Start of SUPPLIED RECORDS

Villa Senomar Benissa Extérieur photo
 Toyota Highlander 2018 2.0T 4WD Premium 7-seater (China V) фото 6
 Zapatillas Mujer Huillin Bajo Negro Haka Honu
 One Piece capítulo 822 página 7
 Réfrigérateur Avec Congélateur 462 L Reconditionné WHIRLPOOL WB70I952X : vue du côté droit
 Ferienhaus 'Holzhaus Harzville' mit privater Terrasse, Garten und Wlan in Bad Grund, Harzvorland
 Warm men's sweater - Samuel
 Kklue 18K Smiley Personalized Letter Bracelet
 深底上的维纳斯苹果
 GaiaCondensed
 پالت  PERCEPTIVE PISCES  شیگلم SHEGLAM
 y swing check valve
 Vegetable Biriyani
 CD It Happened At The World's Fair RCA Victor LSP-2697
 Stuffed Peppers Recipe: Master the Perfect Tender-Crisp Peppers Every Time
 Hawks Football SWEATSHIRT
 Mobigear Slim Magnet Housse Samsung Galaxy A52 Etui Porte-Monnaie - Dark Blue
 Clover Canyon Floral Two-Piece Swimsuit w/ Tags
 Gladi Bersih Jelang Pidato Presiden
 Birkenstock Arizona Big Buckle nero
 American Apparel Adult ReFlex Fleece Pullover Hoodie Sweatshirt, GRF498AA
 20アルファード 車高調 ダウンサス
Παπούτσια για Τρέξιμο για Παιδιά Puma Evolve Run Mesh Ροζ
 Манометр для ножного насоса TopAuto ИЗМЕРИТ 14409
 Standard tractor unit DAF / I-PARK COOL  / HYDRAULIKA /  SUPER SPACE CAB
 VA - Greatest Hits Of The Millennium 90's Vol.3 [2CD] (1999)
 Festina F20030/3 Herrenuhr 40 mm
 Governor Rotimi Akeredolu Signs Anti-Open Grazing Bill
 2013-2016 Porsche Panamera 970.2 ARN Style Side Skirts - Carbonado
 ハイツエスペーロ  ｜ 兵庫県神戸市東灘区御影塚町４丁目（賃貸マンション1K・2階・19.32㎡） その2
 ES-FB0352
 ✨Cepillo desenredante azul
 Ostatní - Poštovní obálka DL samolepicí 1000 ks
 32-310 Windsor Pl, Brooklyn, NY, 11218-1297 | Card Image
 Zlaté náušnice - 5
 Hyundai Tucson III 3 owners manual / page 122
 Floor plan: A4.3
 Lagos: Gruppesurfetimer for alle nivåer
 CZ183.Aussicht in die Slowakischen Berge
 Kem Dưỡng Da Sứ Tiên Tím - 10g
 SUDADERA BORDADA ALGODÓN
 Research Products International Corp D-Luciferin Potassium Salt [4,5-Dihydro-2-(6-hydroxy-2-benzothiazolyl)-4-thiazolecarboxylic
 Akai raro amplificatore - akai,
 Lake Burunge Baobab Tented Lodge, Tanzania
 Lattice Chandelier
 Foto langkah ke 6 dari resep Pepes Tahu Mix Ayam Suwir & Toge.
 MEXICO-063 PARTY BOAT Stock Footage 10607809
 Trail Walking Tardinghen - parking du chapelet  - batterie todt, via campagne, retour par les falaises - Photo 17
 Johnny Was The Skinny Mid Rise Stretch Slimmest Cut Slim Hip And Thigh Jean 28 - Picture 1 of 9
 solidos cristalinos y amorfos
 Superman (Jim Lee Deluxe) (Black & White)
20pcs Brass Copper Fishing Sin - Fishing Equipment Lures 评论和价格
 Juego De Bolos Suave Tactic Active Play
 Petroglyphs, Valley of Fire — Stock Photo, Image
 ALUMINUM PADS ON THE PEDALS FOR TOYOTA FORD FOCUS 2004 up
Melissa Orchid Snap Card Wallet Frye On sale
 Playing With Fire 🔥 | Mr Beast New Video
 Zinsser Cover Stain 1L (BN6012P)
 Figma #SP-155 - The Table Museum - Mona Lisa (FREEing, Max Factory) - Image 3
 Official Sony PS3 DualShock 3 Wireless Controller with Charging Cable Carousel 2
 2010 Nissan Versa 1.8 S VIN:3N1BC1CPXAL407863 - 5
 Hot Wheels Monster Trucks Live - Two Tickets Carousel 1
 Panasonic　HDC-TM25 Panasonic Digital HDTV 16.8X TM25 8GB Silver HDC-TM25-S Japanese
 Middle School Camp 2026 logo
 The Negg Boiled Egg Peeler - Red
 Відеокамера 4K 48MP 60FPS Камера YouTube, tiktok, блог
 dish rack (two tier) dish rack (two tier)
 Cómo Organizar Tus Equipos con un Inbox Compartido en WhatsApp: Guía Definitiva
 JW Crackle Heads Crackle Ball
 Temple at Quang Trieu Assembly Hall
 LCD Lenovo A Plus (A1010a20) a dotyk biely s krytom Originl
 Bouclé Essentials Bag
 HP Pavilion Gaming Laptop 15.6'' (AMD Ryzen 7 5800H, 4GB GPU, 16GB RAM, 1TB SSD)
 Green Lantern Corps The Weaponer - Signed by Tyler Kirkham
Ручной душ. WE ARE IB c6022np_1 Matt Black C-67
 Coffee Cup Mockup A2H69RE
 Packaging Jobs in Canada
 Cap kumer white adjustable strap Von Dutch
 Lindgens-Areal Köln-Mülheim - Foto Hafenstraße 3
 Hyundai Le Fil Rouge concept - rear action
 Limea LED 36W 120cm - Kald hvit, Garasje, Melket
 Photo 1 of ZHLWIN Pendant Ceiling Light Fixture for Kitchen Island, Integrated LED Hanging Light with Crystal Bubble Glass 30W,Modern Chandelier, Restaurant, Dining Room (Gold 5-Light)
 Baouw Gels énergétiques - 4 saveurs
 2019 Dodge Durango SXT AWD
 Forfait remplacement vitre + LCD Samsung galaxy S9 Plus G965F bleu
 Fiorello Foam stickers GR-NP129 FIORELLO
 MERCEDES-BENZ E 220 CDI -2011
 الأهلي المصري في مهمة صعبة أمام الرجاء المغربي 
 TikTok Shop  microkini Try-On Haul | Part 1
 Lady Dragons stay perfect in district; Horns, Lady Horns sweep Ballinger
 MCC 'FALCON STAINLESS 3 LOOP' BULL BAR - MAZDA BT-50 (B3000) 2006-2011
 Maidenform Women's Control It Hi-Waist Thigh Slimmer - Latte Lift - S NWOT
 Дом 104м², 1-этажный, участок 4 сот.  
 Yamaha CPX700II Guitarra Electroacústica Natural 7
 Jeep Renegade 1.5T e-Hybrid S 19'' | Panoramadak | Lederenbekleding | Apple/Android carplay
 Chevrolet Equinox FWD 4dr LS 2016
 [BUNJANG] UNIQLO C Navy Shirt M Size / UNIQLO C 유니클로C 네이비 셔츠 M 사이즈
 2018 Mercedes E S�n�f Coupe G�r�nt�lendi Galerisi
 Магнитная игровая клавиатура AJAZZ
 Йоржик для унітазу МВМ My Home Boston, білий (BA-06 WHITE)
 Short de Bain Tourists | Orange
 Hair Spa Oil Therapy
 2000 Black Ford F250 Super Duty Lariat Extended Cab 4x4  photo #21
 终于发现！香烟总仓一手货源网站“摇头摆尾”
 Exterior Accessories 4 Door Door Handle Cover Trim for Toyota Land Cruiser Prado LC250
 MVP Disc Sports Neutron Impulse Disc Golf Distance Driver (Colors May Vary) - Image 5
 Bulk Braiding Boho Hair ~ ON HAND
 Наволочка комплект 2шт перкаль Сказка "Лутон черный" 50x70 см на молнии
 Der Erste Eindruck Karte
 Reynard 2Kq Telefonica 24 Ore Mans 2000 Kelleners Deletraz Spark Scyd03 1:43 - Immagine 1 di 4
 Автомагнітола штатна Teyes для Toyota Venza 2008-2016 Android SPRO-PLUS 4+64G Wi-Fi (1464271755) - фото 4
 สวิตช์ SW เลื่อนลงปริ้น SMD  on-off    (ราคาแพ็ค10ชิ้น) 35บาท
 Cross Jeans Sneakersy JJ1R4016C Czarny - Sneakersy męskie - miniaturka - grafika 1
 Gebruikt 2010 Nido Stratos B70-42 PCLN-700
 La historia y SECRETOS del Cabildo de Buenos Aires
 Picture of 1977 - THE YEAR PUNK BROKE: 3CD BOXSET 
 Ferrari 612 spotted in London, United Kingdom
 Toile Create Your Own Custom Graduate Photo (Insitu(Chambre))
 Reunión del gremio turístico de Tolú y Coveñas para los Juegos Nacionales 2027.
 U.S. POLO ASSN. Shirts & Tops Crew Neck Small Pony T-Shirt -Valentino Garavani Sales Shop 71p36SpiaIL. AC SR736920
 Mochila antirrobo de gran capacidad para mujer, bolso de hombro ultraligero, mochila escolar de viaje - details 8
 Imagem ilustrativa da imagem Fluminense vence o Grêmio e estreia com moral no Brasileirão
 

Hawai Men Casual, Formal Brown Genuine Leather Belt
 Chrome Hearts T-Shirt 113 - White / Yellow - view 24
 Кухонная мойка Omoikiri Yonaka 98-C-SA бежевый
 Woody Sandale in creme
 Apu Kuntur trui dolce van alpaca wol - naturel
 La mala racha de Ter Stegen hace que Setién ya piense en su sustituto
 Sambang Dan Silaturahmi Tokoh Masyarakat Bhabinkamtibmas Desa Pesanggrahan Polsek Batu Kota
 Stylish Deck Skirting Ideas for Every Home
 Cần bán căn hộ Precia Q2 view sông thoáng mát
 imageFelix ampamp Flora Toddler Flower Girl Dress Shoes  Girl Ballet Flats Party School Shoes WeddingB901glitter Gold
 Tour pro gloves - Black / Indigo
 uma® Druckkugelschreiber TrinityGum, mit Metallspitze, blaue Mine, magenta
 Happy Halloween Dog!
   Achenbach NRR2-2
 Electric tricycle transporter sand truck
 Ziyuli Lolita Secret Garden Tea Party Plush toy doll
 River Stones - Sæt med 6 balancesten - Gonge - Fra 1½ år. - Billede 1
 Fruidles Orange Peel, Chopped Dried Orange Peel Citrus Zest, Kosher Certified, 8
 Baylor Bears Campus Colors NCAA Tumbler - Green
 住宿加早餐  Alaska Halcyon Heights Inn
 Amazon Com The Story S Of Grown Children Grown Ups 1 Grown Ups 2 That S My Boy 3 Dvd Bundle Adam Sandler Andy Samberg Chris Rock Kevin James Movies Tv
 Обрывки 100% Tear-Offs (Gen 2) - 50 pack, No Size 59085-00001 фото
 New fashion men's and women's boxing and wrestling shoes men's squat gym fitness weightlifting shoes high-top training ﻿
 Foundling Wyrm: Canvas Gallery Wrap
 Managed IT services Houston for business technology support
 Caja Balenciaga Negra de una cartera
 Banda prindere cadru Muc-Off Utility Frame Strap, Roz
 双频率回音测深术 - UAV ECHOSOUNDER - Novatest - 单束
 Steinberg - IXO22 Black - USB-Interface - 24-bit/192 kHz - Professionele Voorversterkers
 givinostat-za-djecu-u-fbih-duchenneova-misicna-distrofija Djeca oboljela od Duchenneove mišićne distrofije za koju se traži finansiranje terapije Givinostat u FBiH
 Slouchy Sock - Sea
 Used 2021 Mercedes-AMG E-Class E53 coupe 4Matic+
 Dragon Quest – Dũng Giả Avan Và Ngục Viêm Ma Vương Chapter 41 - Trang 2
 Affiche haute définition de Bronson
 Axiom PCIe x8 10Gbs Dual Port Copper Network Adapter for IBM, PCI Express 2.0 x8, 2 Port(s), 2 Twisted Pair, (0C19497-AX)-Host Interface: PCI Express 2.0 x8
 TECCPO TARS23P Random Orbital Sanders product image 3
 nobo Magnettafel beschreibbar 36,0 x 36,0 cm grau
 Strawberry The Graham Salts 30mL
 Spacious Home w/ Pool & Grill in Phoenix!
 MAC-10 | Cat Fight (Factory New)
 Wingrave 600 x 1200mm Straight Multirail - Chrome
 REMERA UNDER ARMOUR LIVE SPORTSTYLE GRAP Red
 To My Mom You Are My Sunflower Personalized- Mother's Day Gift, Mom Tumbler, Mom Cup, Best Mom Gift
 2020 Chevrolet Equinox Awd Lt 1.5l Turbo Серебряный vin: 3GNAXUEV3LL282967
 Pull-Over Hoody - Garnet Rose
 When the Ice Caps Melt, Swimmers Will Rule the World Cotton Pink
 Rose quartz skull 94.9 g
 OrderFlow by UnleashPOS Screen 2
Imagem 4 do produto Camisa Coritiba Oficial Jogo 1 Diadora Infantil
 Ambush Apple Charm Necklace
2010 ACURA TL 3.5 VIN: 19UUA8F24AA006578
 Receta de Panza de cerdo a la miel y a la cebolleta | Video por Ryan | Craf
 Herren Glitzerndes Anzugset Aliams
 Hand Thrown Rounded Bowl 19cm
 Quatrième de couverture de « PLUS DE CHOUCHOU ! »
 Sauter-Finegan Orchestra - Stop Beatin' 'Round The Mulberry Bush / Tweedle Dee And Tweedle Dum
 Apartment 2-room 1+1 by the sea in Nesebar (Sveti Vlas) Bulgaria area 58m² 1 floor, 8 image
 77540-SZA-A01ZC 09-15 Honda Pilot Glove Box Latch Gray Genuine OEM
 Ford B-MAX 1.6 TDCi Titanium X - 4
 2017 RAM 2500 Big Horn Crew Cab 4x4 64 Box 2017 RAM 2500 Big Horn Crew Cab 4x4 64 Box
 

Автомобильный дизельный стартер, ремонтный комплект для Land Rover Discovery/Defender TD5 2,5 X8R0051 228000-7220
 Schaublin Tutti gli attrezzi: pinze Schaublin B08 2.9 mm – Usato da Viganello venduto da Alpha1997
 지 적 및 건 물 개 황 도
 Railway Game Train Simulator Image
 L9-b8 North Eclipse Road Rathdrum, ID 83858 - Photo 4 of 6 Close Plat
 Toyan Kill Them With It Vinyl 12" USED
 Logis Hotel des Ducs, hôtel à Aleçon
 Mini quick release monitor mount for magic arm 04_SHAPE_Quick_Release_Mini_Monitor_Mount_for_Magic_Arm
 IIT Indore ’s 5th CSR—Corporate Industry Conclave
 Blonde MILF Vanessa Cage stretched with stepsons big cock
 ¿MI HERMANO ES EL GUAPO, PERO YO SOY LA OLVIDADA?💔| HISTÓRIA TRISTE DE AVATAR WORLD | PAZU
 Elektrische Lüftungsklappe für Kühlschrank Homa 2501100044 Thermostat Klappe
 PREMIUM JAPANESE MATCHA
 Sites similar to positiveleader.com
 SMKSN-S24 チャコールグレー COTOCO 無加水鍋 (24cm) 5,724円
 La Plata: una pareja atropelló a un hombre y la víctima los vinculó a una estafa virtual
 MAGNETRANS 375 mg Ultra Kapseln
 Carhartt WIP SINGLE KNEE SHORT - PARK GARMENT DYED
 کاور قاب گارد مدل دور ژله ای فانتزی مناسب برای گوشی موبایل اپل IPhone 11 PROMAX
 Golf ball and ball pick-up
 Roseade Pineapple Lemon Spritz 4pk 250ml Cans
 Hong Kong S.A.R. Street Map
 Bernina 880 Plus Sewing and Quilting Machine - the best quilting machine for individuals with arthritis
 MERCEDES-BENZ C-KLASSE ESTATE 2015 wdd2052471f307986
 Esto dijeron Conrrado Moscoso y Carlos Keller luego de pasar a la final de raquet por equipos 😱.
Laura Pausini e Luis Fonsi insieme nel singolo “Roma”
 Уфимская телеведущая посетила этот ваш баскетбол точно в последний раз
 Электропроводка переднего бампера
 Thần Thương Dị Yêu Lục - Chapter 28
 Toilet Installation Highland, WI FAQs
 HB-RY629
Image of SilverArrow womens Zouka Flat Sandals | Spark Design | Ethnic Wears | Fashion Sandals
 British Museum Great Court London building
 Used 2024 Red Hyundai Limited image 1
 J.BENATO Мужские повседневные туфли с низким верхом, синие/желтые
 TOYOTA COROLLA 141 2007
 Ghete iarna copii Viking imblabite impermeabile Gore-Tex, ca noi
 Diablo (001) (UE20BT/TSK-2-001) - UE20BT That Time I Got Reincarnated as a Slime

End of SUPPLIED RECORDS

In the entries above, find the line holding "Йоржик для унітазу" and the line holding "Bulk Braiding Boho Hair ~ ON HAND", then retype exactly those two lines and every line between them, and nothing else.

> [TASK SOLUTION]
 Йоржик для унітазу МВМ My Home Boston, білий (BA-06 WHITE)
 Short de Bain Tourists | Orange
 Hair Spa Oil Therapy
 2000 Black Ford F250 Super Duty Lariat Extended Cab 4x4  photo #21
 终于发现！香烟总仓一手货源网站“摇头摆尾”
 Exterior Accessories 4 Door Door Handle Cover Trim for Toyota Land Cruiser Prado LC250
 MVP Disc Sports Neutron Impulse Disc Golf Distance Driver (Colors May Vary) - Image 5
 Bulk Braiding Boho Hair ~ ON HAND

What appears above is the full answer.